Cuando actualmente se plantea la necesidad de reivindicar lo auténtico y la autenticidad frente a la “post-verdad” y el trasvase e intercambio de principios ideológicos entre los distintos partidos que se disputan el electorado, parece oportuno precisar la importancia de lo auténtico como único criterio para identificar la realidad de las cosas y el comportamiento de las personas. También sirve para distinguir la copia de lo original y la imitación del modelo.
Lo auténtico, en principio, no tiene por qué expresar ningún concepto axiológico o de valor, pues literalmente autentico significa lo que se corresponde con su autor que es lo que realmente da autenticidad a su obra. Según esa idea lo auténtico se opone a lo fraudulento o falsificado, que consiste en hacer pasar lo falso por auténtico o como se dice vulgarmente “dar gato por libre”.
Aun respetando el contenido original de un texto, si se reproduce y no se reconoce o expresa la paternidad intelectual de su autor se incurre en el “plagio” o apropiación indebida de las ideas y pensamientos ajenos, utilizándolos como propios, lo que llevó a dimitir de sus cargos académicos y puestos de responsabilidad a quienes cometieron tan grave falta de deontología.
Si nos referimos a la conducta humana, auténtica es la persona que es fiel a sí misma y ajena a toda coacción, actuando sin hipocresía ni impostura. Si por “sus actos los conoceréis” es importante que el ser y el parecer se correspondan e identifiquen. En este sentido, la autenticidad está reñida con la ambigüedad y la indefinición. Más aun, la autenticidad solo existe si sirve para conocer la identidad de las cosas consigo mismas, es decir, su esencia y naturaleza y a las personas si actúan “por sí mismas”, es decir, sin influencias externas y coacciones y sí conforme a su personalidad y convicciones.

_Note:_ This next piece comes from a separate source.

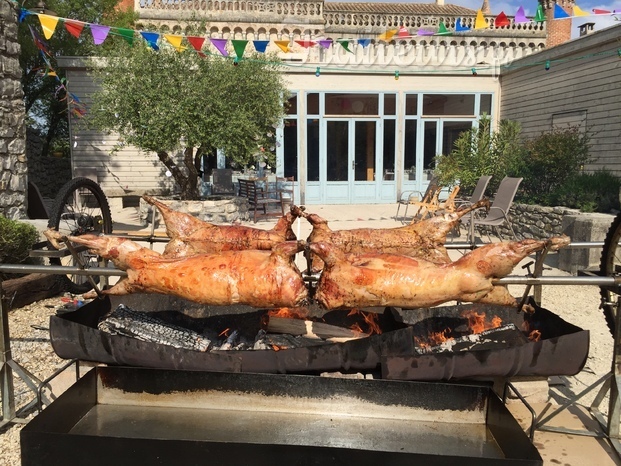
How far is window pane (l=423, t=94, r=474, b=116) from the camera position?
14.4 m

Es evidente que en el terreno político se observa un progresivo deterioro de la autenticidad de los políticos y de sus mensajes. Incluso en éstos es difícil determinar cuáles son sus verdaderos orígenes y raíces pues hasta se ha llegado a decir que la propia caída de la socialdemocracia obedece entre otras causas “a morir de éxito”, es decir, a ver incorporadas sus más importantes reivindicaciones sociales a los programas de los demás partidos.